++++ DOCUMENT SECTION ++++

Add metadata column to edges #496

benjeffery · 2020-03-24T23:40:36Z

Part of the work in #493.

I realise I'm now three levels deep on PR requests, but at ~600 lines this seemed to warrant its own PR....

codecov · 2020-03-25T00:01:47Z

Codecov Report

Merging #496 into master will decrease coverage by 0.15%.
The diff coverage is 81.10%.

@@            Coverage Diff             @@
##           master     #496      +/-   ##
==========================================
- Coverage   87.23%   87.08%   -0.16%     
==========================================
  Files          21       21              
  Lines       15420    15597     +177     
  Branches     2999     3036      +37     
==========================================
+ Hits        13452    13583     +131     
- Misses        975     1006      +31     
- Partials      993     1008      +15

Flag	Coverage Δ
#c_tests	`88.17% <76.92%> (-0.28%)`	⬇️
#python_c_tests	`90.46% <95.94%> (+0.07%)`	⬆️
#python_tests	`99.18% <100.00%> (+<0.01%)`	⬆️

Impacted Files	Coverage Δ
c/tskit/tables.c	`78.15% <73.83%> (-0.54%)`	⬇️
python/_tskitmodule.c	`84.04% <94.91%> (+0.19%)`	⬆️
c/tskit/core.c	`90.41% <100.00%> (+0.13%)`	⬆️
c/tskit/trees.c	`90.93% <100.00%> (+0.01%)`	⬆️
python/tskit/tables.py	`99.79% <100.00%> (+<0.01%)`	⬆️
python/tskit/trees.py	`98.60% <100.00%> (+<0.01%)`	⬆️

Continue to review full report at Codecov.

++++ DATA ++++

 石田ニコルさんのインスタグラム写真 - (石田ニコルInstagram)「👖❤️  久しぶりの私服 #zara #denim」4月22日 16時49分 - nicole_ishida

++++

COMPLETE THE FOLLOWING:
1. List every file named under "Impacted Files" in the pull request thread about adding a metadata column to edges.
2. According to the pull request thread about adding a metadata column to edges, what is the diff coverage?
3. Carry on the pull request thread about adding a metadata column to edges, starting after its last sentence.

ANSWERS BELOW:
1.
c/tskit/tables.c
python/_tskitmodule.c
c/tskit/core.c
c/tskit/trees.c
python/tskit/tables.py
python/tskit/trees.py

2. 81.10%

3.
Legend - Click here to learn more
Δ = absolute <relative> (impact), ø = not affected, ? = missing data
Powered by Codecov. Last update 6ae6972...fa6c865. Read the comment docs.

benjeffery · 2020-03-25T08:42:05Z

@jeromekelleher This is all ready for you to have a gander.

jeromekelleher

Looks great, thanks @benjeffery. I know how tedious all that copy-pasting is...

One high-level point: do we want to increment FILE_VERSION_MAJOR for this? If all we were doing before the next release was adding edge metadata, I would say we should just increment the minor version and conditionally read in edge metadata if it's in the file. I think we want to get more flexible about having optional columns in the file format with well-defined defaults at some point anyway, so maybe now is the time to grasp that nettle. From a space perspective this will be important anyway, as adding an extra uint32 for each edge will be significant for things like UKB.

We could put in a special case to deal with edge metadata in this PR, and then think about a general mechanism for optional columns and defaults later. I think I've convinced myself that we do need to make this optional all right --- it's quite disruptive asking users to upgrade their files and the space argument is a clincher. Happy to be convinced otherwise though.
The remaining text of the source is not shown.